Tuesday, October 25, 2011

Grasshoppers, Grasshoppers, Grasshoppers!


We're surrounded by grasshoppers.  As I mentioned in a previous post, we can't take a step in the high grass without dozens of the little critters leaping away from us, only to leap again in a moment when we take another step or two.  Some are so small and quick we hardly see them as individuals -- it's more as if the grass is one organism with a bunch of small pieces moving at once, like lights blinking on some machine.  Others are large, and when they fly make a sound like the one my bicycle used to make when I clipped a baseball card to it, just where the spokes would strike it repeatedly.  They're black or grey when still, easily mistaken for pebbles, but when they fly they display a bright red or blue color.
DG

Grasshopper on ocotillo
At first we thought we had so many because we let weeds grow.  We're a little anarchistic, I guess; and sympathetic to anything trying to make a go out of it in a drought-plagued desert.  But apparently it's actually that a combination of the excessive heat and the drought have decimated the predators that would normally gobble these fellows up with delight. 

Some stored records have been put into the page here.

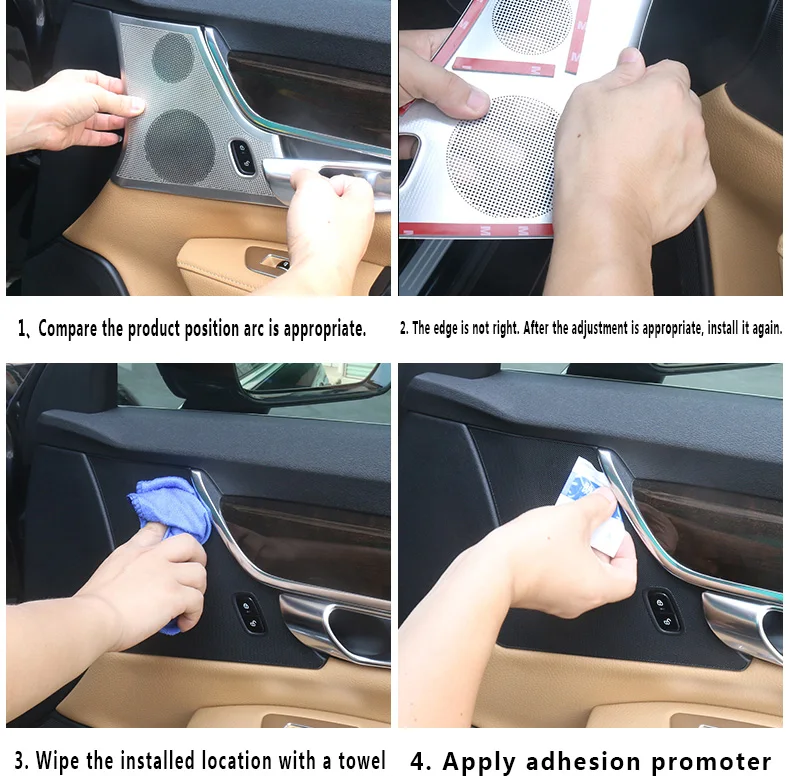 1、Compare the product position arc is appropriate.

2. The edge is not right. After the adjustment is appropriate, install it again.

3. Wipe the installed location with a towel

4. Apply adhesion promoter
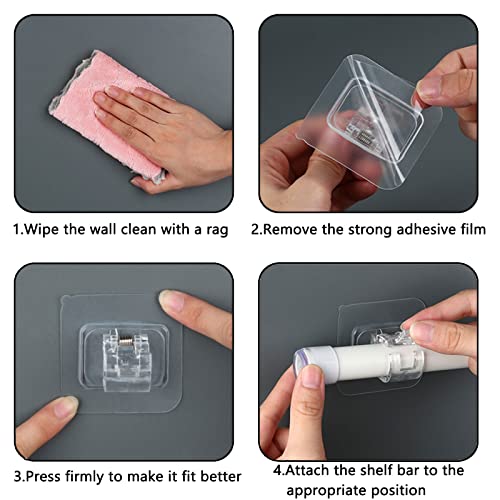 1.Wipe the wall clean with a rag

2.Remove the strong adhesive film

3.Press firmly to make it fit better

4.Attach the shelf bar to the appropriate position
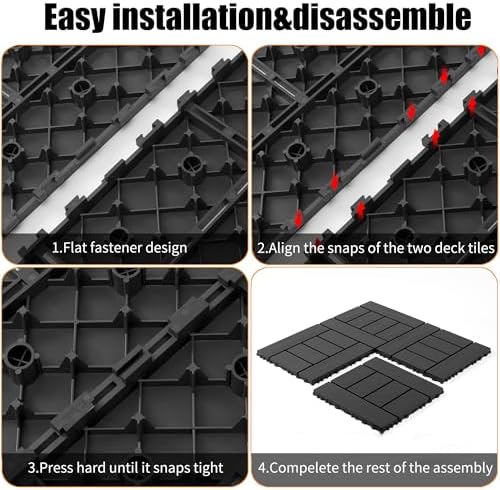 Easy installation&disassemble

1.Flat fastener design

2.Align the snaps of the two deck tiles

3.Press hard until it snaps tight

4.Compelete the rest of the assembly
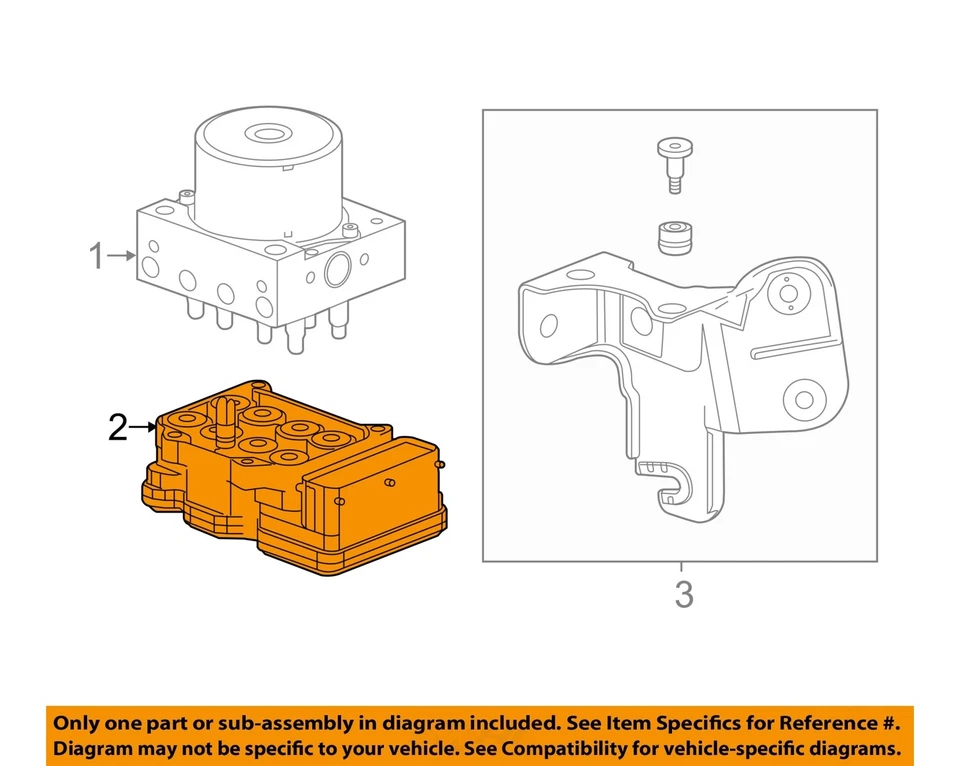 1
2
3

Only one part or sub-assembly in diagram included. See Item Specifics for Reference #.
Diagram may not be specific to your vehicle. See Compatibility for vehicle-specific diagrams.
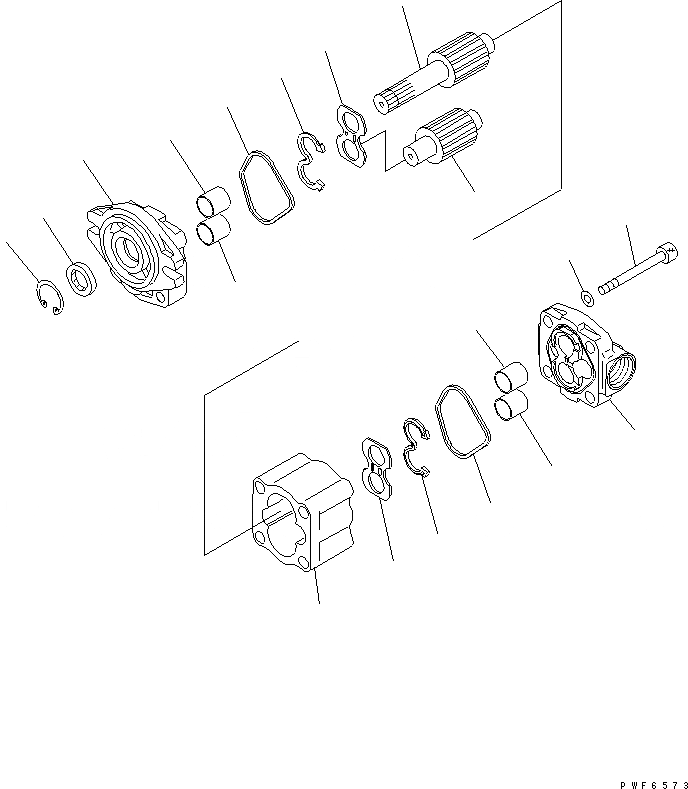 PWF6573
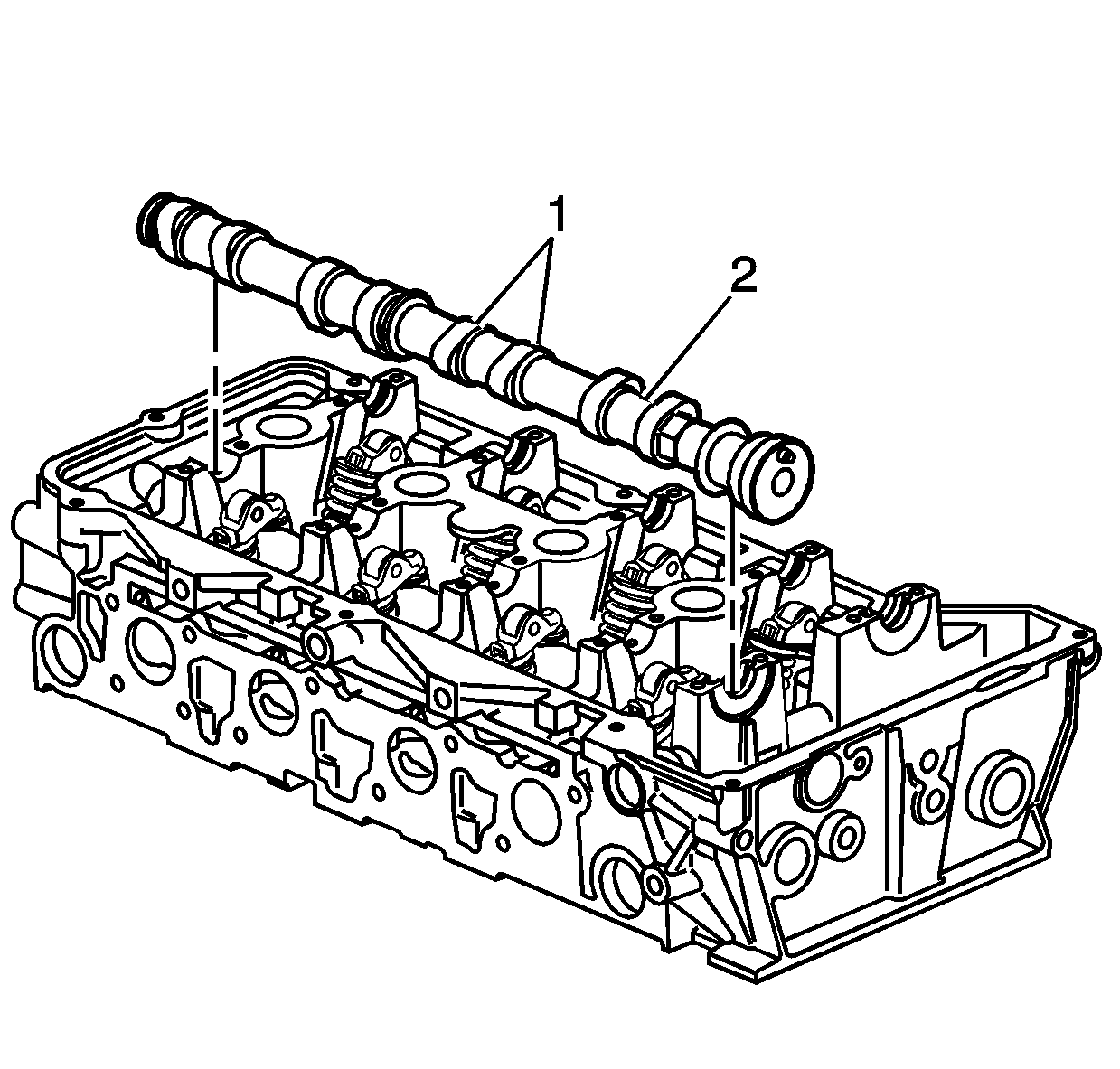 1
2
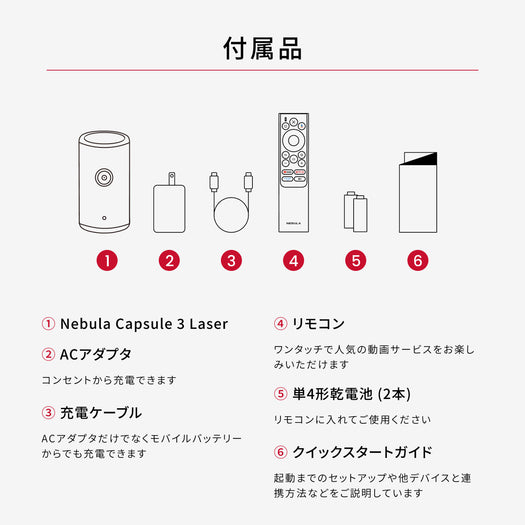 付属品

NEBULA

1 2 3 4 5 6

① Nebula Capsule 3 Laser

② ACアダプタ

コンセントから充電できます

③ 充電ケーブル

ACアダプタだけでなくモバイルバッテリーからでも充電できます

④ リモコン

ワンタッチで人気の動画サービスをお楽しみいただけます

⑤ 単4形乾電池 (2本)

リモコンに入れてご使用ください

⑥ クイックスタートガイド

起動までのセットアップや他デバイスと連携方法などをご説明しています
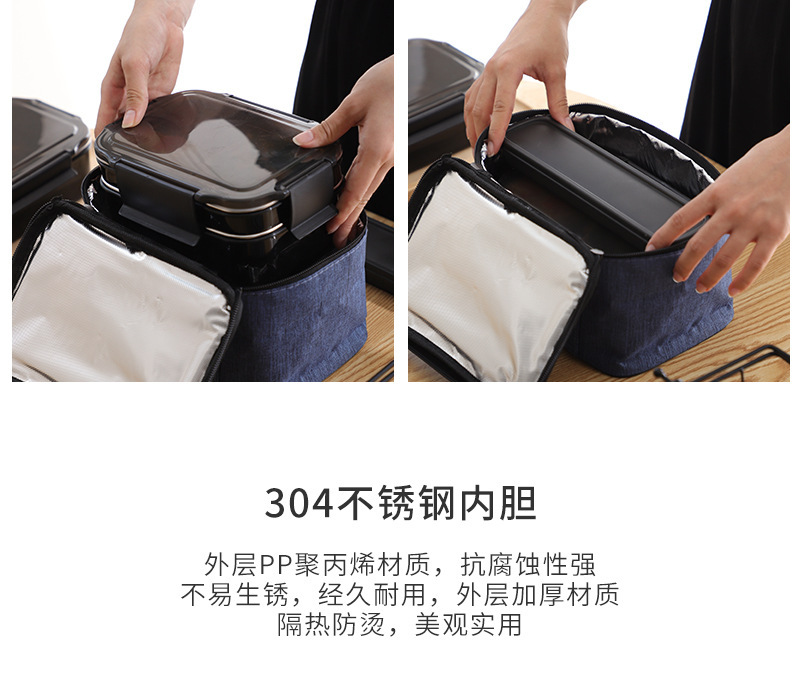 304不锈钢内胆

外层PP聚丙烯材质，抗腐蚀性强
不易生锈，经久耐用，外层加厚材质
隔热防烫，美观实用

A little more than a year ago, visiting our new home before we could actually move back here, we photographed a couple of grasshoppers mating on a rose-leaf.   They were there for hours, catching the rich light as the sun fell toward the West Mesa, and not shy, so we took a bunch of X-rated photographs.  (Sometimes they're at it for more than a day, I've read.)

This guy looks particularly relaxed
This week, as the ocotillo leaves turn yellow or disappear, grasshoppers have been hanging out a whole lot on one of the ocotillo that's still green.  They're well-camouflaged there.

DG - Grasshoppers at Sunset
Monday night around sunset we shot some pictures of them.  (Dael took the one at right, and others with "DG" in the captions in this post.) 













DG - back-lit grasshoppers on tile
Tuesday morning I shot more.  Then, as I walked back toward the house, I spotted another grasshopper on a sunny rock right by the back door.  I looked closer and realized he was eating.  Looking still closer, I saw what he was eating: another grasshopper.  It looked to be days dead.

The still camera's video function works pretty well when you're lying flat on the ground and can rest your hands and the camera on a convenient rock:

By the way, it's probably better to play the video without maximizing its size, because of the lower-quality it has to be saved at for posting here. (The occasional sound on the video isn't the grasshopper, but sighs attributable to the strain of holding a very old body in a very awkward position while concentrating on some stupid insect.  Both the insects and the crawling around on the ground ought to be the business of someone many years younger, I guess.)

Anyway, we're inundated with grasshoppers.  Seems neat, at first -- until you realize the pomegranate, the Mexican Elder, and other trees seem to be losing their leaves a few weeks before the season would take them, which ain't healthy.   Some folks say to spray soapy water on the leaves, others to use chile oil (or garlic oil), so we bought a plastic spray bottle and filled it, so the leaves of several of our trees are now both soapy and spicy, a taste combination which seems to appeal to the grasshoppers about as much as it would appeal to me.   Still, we can't spray everything, so this morning we abandoned non-violence.  It feels a bit savage to stomp on critters whose portraits you took such care to shoot a few days earlier; but.   
I'm certainly grateful to 'em for showing up, but it's rather too much of a good thing by now.
Where are the families of quail that waddled up to the dishes of water Dael set out for them during the heat of the summer -- now that we could use their help?  Should we rent someone's chickens?  Let them devour the devourers?